> [Problem details] Reproduce exactly the run of lines that begins with the one containing "kingdom: Animalia" and ends with the last line of the records, omitting pictures.

+ + + +

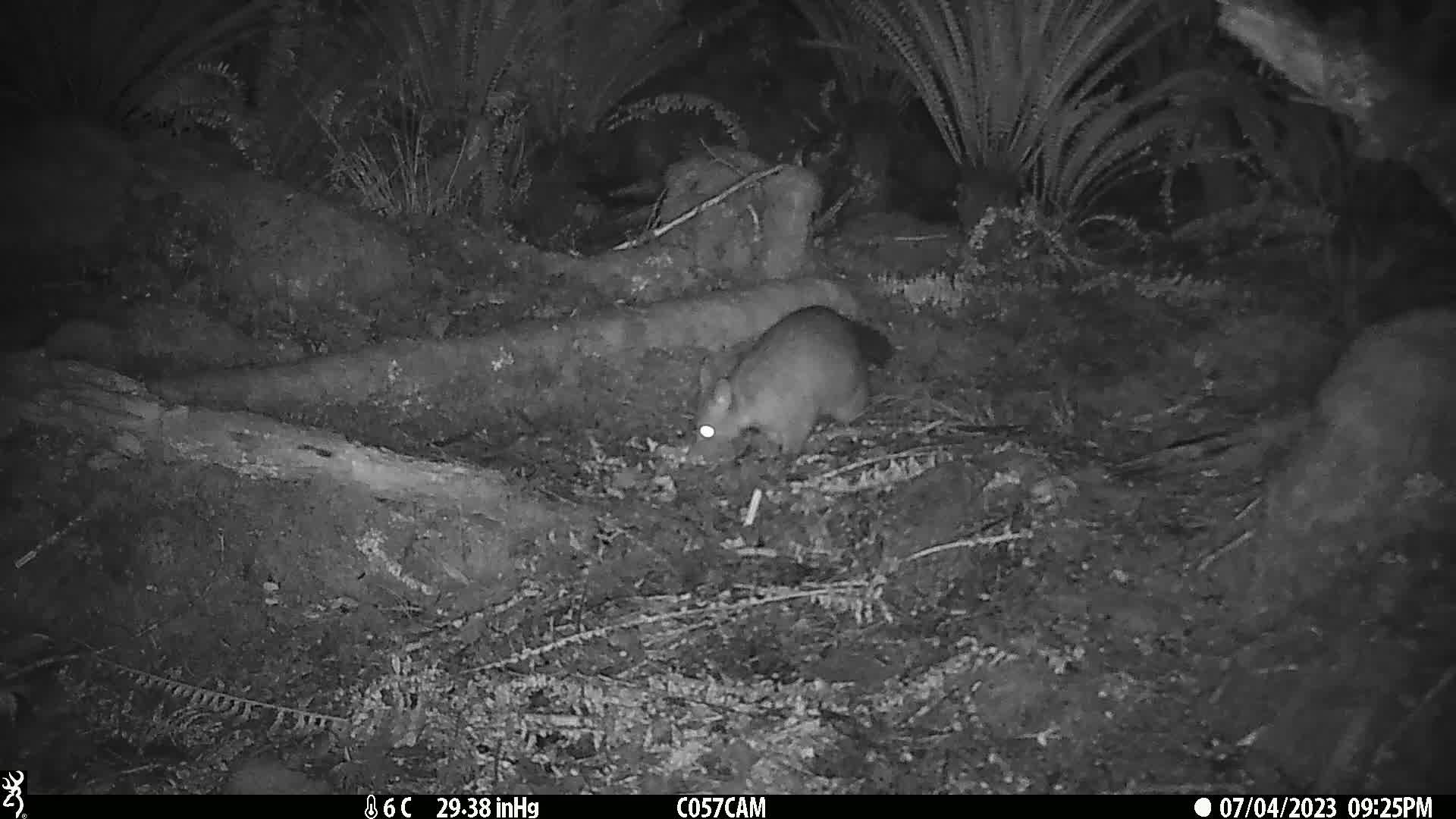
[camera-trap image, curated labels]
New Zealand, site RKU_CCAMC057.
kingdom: Animalia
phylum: Chordata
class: Mammalia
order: Diprotodontia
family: Phalangeridae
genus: Trichosurus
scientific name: Trichosurus vulpecula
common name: common brushtail possum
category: possum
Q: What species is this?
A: Possum (common brushtail possum) (Trichosurus vulpecula).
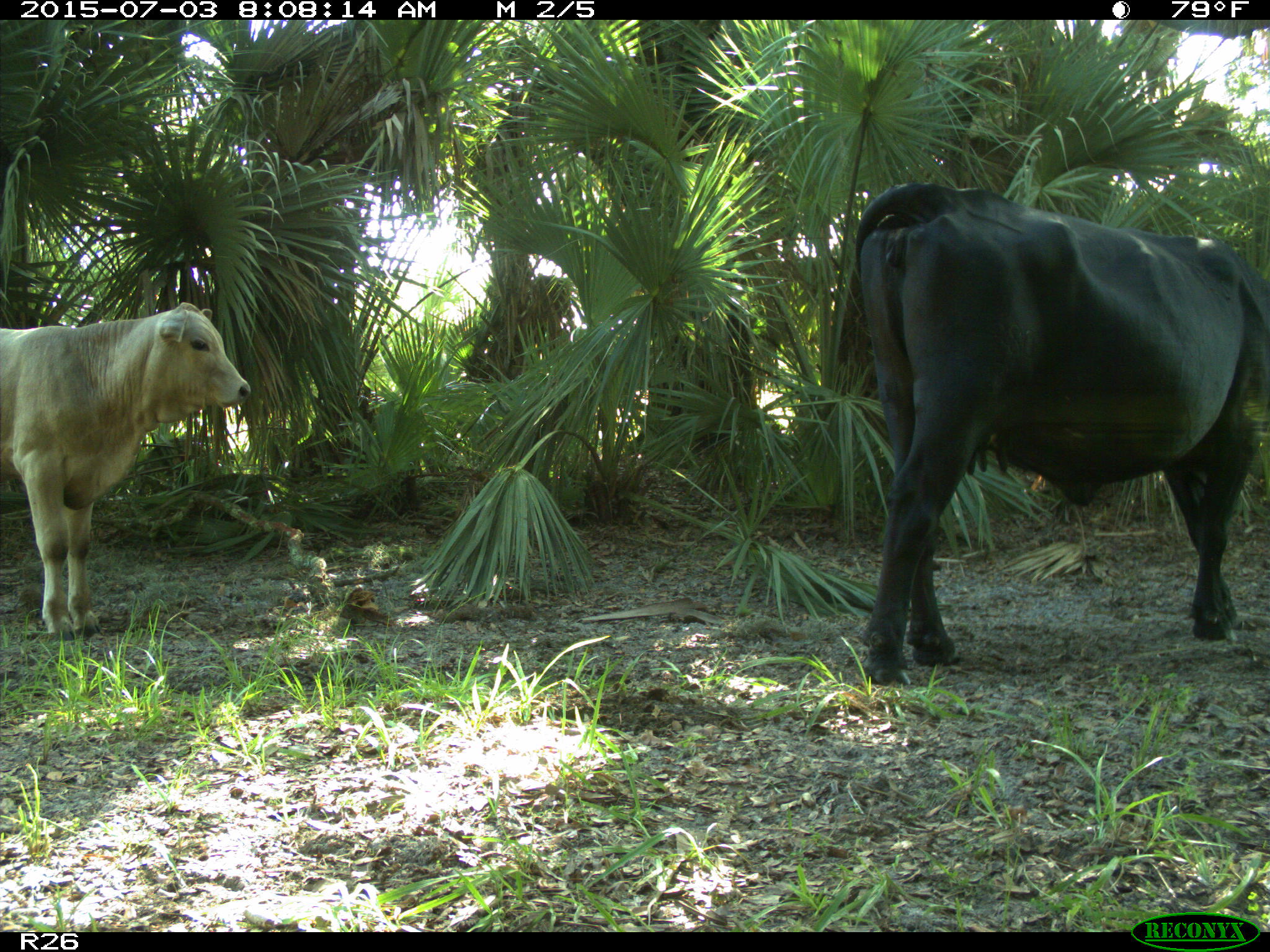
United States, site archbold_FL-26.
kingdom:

+ + + +

> [Expected answer]
kingdom: Animalia
phylum: Chordata
class: Mammalia
order: Diprotodontia
family: Phalangeridae
genus: Trichosurus
scientific name: Trichosurus vulpecula
common name: common brushtail possum
category: possum
Q: What species is this?
A: Possum (common brushtail possum) (Trichosurus vulpecula).
United States, site archbold_FL-26.
kingdom:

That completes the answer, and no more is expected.